国税庁の平成27年の民間給与実態統計調査結果では、10人以下の企業の平均給与は約420万円で、10人以上の企業で460万円、30人以上の企業になると550万円となっています。平均給与は、一般的に零細企業だと低い傾向です。しかし、少人数のために、頑張って業績を上げ、昇進することで、給料も意外ともらえるようになるケースもあり、自分の実力次第です。一人一人を大切にしてくれ、業績を上げればそれなりの評価をしてくれる可能性があります。
零細企業ではデメリットも、もちろんあります。

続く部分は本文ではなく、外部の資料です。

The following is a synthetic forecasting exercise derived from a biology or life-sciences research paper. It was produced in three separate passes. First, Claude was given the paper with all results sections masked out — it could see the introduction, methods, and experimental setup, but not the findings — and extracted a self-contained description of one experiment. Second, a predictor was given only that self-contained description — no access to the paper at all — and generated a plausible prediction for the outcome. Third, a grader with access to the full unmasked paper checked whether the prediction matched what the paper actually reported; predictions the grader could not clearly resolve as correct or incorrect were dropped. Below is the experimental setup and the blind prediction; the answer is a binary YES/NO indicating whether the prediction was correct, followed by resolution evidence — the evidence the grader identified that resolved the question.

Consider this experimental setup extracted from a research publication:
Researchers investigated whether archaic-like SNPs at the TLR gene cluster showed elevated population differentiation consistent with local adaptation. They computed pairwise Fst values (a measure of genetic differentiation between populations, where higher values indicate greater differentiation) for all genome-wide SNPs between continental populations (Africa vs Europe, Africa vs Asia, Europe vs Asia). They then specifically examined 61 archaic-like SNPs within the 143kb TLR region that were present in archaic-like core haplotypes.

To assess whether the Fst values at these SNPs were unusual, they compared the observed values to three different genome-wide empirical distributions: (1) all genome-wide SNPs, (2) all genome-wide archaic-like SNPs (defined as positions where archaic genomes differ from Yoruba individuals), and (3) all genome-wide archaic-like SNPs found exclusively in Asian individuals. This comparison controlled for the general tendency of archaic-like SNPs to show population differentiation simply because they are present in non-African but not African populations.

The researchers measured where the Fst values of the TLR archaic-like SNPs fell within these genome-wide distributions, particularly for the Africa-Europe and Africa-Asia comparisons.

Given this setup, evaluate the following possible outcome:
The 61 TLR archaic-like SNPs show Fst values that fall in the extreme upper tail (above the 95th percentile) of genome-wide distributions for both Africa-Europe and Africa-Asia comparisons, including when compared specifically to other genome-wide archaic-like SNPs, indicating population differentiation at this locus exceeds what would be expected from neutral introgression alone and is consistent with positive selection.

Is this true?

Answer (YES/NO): YES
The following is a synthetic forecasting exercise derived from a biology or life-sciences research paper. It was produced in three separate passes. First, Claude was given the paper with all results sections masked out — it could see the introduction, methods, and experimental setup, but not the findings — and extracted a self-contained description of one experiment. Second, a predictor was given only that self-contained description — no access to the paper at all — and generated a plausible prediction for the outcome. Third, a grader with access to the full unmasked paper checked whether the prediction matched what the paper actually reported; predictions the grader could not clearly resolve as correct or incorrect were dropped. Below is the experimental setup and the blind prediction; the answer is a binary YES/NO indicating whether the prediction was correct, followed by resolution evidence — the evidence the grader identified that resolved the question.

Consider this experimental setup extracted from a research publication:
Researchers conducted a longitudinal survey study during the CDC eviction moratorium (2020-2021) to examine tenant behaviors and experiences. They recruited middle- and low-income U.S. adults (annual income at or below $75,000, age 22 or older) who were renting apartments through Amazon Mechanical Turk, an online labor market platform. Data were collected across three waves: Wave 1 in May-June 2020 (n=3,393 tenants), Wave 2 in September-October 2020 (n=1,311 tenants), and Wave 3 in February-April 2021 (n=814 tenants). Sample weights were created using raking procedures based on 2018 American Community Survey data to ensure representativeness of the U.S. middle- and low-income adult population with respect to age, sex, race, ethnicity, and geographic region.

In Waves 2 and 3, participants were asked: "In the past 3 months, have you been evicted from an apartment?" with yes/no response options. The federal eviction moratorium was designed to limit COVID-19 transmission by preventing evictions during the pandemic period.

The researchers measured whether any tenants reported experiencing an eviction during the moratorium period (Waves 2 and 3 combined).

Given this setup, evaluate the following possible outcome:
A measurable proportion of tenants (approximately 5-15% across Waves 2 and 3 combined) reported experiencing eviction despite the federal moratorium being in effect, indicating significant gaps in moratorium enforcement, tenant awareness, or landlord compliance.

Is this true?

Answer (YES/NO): NO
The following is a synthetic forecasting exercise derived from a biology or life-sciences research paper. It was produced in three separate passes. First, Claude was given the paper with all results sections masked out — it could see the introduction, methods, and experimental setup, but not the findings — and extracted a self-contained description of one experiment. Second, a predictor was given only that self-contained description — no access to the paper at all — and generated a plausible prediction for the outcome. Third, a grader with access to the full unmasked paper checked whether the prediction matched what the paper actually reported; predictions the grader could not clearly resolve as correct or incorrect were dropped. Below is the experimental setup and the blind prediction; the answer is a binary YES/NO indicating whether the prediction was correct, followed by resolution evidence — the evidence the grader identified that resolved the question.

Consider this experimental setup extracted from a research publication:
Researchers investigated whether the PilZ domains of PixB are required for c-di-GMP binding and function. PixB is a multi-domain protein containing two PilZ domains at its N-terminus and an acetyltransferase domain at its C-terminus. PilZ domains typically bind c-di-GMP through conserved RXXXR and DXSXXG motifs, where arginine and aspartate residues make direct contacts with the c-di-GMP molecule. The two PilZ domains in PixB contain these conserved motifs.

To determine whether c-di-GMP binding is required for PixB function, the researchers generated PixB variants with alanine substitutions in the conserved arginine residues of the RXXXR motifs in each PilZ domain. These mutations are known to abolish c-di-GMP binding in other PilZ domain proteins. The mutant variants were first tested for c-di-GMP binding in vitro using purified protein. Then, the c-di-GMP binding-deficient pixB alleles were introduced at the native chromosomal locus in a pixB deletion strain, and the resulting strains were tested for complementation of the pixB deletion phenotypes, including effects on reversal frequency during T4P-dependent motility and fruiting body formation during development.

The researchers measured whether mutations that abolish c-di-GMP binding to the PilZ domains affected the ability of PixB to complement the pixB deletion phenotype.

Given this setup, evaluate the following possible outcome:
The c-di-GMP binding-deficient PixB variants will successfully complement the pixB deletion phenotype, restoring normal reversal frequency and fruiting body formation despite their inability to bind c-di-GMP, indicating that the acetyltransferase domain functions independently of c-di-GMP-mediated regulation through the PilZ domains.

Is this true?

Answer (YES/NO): NO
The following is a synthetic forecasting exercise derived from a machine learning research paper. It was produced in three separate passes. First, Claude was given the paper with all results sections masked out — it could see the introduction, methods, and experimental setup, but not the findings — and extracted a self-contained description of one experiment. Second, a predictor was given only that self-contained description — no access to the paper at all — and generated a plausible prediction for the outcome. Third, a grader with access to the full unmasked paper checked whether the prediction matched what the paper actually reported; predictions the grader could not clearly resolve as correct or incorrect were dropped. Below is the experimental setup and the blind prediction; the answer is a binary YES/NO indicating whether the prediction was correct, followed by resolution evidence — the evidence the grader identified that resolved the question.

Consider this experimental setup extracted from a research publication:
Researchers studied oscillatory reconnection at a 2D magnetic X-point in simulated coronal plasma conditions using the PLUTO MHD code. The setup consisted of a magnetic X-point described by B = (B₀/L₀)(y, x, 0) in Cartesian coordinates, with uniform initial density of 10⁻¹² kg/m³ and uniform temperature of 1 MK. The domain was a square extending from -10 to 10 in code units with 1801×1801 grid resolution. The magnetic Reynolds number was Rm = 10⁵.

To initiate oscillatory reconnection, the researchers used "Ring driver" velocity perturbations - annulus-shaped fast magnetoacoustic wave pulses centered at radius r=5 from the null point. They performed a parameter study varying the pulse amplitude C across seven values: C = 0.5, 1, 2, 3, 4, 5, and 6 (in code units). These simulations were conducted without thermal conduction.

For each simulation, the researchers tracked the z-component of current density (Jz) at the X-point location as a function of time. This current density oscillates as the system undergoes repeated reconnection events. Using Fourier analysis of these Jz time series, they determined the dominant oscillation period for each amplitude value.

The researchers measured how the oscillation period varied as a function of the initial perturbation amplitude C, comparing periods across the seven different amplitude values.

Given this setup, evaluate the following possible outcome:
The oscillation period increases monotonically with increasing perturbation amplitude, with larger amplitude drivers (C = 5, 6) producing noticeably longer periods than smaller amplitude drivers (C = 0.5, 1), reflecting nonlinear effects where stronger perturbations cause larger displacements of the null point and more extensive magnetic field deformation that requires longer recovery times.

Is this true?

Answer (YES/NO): NO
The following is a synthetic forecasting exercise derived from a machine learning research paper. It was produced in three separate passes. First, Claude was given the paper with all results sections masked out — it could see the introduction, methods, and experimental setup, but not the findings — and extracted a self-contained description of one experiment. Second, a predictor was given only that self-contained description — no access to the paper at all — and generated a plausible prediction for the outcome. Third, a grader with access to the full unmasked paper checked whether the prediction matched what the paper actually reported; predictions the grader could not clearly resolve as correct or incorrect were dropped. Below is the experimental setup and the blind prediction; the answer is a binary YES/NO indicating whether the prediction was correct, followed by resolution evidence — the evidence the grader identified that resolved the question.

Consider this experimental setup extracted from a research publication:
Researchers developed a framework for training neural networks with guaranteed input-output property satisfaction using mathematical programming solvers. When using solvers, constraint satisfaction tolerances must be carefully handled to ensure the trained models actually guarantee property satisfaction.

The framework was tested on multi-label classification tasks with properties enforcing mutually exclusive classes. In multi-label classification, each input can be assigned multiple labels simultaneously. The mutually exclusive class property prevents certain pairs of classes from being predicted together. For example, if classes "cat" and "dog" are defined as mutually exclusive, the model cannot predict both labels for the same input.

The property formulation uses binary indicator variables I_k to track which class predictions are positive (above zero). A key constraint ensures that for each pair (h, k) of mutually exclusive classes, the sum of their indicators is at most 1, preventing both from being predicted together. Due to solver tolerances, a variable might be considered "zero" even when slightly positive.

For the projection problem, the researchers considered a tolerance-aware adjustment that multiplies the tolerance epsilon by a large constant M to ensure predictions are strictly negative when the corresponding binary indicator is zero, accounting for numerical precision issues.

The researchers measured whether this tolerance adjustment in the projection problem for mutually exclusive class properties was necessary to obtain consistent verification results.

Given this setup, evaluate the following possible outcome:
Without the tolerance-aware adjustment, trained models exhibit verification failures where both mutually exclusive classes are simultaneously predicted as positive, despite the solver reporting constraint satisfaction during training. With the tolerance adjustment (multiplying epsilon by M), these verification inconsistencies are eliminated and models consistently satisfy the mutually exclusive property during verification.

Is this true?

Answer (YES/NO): YES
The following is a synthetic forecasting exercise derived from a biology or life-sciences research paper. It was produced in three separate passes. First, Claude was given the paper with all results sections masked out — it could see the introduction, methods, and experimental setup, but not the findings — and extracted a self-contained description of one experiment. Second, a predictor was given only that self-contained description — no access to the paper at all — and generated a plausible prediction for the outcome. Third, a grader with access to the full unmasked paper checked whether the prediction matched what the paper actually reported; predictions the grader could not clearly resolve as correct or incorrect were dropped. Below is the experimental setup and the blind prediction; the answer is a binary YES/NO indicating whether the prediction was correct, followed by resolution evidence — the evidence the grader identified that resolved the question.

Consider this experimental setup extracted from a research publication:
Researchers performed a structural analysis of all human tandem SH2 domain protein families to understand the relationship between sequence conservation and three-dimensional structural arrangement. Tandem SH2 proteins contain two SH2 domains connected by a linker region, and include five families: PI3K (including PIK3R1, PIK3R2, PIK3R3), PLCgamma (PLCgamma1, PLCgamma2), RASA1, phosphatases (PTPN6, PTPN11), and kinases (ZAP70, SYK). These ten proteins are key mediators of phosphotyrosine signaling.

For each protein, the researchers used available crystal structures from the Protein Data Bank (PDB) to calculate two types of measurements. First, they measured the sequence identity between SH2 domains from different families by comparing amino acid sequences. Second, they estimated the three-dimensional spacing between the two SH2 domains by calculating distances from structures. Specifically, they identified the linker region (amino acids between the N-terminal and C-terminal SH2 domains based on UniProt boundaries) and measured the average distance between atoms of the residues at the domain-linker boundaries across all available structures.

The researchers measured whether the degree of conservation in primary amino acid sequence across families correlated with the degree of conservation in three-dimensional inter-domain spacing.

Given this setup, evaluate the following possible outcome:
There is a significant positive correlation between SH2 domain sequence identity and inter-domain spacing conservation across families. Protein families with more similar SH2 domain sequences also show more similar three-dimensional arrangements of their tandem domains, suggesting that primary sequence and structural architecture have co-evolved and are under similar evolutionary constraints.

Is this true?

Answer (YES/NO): NO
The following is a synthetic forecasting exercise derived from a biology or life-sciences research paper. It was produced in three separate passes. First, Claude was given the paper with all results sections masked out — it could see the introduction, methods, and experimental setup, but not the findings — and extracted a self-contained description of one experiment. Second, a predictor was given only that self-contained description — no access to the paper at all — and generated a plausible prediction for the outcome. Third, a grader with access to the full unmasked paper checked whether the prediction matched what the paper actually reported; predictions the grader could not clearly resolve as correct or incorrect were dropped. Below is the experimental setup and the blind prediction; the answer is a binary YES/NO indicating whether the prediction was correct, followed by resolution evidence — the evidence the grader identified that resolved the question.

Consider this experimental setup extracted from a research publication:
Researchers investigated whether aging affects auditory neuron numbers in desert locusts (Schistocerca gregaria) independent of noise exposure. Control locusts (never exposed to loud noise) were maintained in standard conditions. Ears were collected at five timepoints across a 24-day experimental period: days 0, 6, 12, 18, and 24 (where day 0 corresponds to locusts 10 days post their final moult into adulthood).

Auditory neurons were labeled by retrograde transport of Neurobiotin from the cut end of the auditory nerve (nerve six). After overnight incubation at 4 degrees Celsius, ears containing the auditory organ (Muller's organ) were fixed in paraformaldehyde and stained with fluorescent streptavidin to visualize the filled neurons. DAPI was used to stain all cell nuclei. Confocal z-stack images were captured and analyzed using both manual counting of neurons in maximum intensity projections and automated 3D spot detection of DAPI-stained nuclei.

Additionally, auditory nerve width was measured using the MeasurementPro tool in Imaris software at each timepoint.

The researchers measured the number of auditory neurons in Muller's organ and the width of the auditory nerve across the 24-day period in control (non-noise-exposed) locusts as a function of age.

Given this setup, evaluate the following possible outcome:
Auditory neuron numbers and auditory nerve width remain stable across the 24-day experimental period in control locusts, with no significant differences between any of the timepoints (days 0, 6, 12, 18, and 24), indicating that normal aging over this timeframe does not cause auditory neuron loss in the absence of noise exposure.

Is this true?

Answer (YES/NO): NO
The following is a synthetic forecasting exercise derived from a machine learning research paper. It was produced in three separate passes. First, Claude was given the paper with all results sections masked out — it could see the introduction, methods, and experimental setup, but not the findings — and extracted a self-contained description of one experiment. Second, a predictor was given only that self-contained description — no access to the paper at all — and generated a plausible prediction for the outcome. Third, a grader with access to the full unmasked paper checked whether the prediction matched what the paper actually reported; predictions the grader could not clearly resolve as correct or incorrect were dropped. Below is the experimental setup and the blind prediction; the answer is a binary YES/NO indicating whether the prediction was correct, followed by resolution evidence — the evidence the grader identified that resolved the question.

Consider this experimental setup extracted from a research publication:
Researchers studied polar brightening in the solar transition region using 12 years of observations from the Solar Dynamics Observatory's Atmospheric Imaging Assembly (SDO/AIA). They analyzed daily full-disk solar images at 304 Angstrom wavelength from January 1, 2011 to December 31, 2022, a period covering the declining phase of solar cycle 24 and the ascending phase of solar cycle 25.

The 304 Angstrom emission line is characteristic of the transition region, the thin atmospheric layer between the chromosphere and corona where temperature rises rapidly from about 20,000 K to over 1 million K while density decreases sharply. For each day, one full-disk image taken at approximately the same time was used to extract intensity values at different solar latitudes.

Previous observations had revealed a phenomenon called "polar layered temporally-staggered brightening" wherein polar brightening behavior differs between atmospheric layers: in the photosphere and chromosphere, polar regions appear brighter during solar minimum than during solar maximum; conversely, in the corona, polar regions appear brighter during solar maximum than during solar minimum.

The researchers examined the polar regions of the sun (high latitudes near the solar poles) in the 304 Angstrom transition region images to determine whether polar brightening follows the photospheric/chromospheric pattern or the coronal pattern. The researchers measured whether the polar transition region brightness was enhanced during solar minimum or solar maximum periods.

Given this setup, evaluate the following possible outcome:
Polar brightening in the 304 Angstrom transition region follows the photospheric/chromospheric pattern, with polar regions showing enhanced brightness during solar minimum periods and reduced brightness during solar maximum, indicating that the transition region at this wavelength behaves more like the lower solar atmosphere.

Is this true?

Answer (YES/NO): NO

やはり大企業に比べると待遇面が劣ることが多く、給与や福利厚生、退職金などをよくチェックすることも大切です。福利厚生があまりない、退職金が少ないという傾向があり、注意が必要です。
零細企業の就職・転職する際のメリットについて見てきましたが、大企業といろいろ比較してみることが大切です。それぞれの企業で異なりますので、細かく条件を確認してみることが必要です。メリットもいろいろありますので、給与や退職金や福利厚生の面もしっかり確認しましょう。
多くの零細企業から、自分にあった企業を選んでみるのも一つのいい方法です。